The largest percentages of accidents occur during approach and landing

It is not a surprise that the largest percentages of both fatal accidents and hull losses are seen to occur during approach and landing.

Approach and landing are highly complex flight phases which place significant demands on the crew in terms of navigation, aircraft configuration changes, communication with Air Traffic Control, and frequently in responding to congested airspace or degraded weather conditions.

This confluence of high workload and the increased potential of unanticipated circumstances is exactly the kind of complex interplay of contributing factors that can lead to accidents.

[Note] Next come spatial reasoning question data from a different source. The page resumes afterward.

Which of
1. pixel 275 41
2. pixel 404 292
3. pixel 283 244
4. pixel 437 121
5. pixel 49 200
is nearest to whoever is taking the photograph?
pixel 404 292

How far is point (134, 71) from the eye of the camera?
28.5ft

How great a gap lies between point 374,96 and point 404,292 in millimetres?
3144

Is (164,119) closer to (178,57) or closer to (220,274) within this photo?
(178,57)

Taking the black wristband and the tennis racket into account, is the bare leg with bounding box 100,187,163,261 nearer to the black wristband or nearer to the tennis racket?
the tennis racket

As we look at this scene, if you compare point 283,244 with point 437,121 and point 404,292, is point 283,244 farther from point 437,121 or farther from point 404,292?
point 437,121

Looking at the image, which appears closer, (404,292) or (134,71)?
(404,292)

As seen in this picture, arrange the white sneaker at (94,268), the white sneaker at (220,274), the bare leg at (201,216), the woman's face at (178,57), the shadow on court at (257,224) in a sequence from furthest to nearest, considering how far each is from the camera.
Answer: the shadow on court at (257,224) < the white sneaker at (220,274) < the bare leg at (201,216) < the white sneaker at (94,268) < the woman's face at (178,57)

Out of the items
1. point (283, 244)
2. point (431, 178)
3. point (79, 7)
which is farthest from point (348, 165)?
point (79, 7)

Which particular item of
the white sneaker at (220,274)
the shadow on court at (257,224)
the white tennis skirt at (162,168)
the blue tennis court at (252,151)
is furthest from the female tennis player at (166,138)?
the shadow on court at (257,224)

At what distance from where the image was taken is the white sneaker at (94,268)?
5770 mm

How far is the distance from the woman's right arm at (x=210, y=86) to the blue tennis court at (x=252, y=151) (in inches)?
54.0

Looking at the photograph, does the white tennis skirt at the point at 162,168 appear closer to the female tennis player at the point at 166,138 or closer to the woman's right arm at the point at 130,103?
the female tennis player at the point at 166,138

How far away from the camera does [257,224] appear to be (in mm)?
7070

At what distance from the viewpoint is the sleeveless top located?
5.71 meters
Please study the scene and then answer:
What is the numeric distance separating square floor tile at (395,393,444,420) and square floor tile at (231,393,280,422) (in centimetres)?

The percentages of accidents occurring in approach & landing highlight that these phases are operationally complex with high crew workload, which can be further aggravated by disadvantageous weather or traffic conditions.

 

Accident by flight phase as a percentage of all accidents 1999 - 2018

 
Accident by flight phase as a percentage of all accidents 1999 - 2018

Definitions of flight phases

 
a

Parking: this phase ends and starts when the aircraft respectively begins or stops moving forward under its own power.

b

Taxi: this phase includes both taxi-out and taxi-in. Taxi-out starts when the aircraft begins moving forward under its own power and ends when it reaches the takeoff position. Taxi-in normally starts after the landing roll-out, when the aircraft taxis to the parking area. It may, in some cases, follow a taxi-out.

c

Takeoff run: this phase begins when the crew increases thrust for the purpose of lift-off. It ends when an initial climb is established or the crew aborts its takeoff.

d

Aborted takeoff: this phase starts when the crew reduces thrust during the takeoff run to stop the aircraft. It ends when the aircraft is stopped or when it is taxied off the runway.

e

Initial climb: this phase begins at 35 feet above the runway elevation. It normally ends with the climb to cruise. It may, in some instances, be followed by an approach.

f

Climb to cruise: this phase begins when the crew establishes the aircraft at a defined speed and configuration enabling the aircraft to increase altitude for the cruise. It normally ends when the aircraft reaches cruise altitude. It may, in some cases end with the initiation of a descent.

g

Cruise: this phase begins when the aircraft reaches the initial cruise altitude. It ends when the crew initiates a descent for the purpose of landing.

h

Initial descent: this phase starts when the crew leaves the cruise altitude in order to land. It normally ends when the crew initiates changes in the aircraft’s configuration and/or speed in view of the landing. It may, in some cases end with a cruise or climb to cruise phase.

i

Approach: this phase starts when the crew initiates changes in the aircraft’s configuration and/or speed in view of the landing. It normally ends when the aircraft is in the landing configuration and the crew is dedicated to land on a particular runway. It may, in some cases, end with the initiation of an initial climb or go-around phase.

j

Go-around: this phase begins when the crew aborts the descent to the planned landing runway during the approach phase. It ends with the initiation of an initial climb or when speed and configuration are established at a defined altitude.

k

Landing: this phase begins when the aircraft is in the landing configuration and the crew is dedicated to land on a particular runway. It ends when the aircraft’s speed is decreased to taxi speed.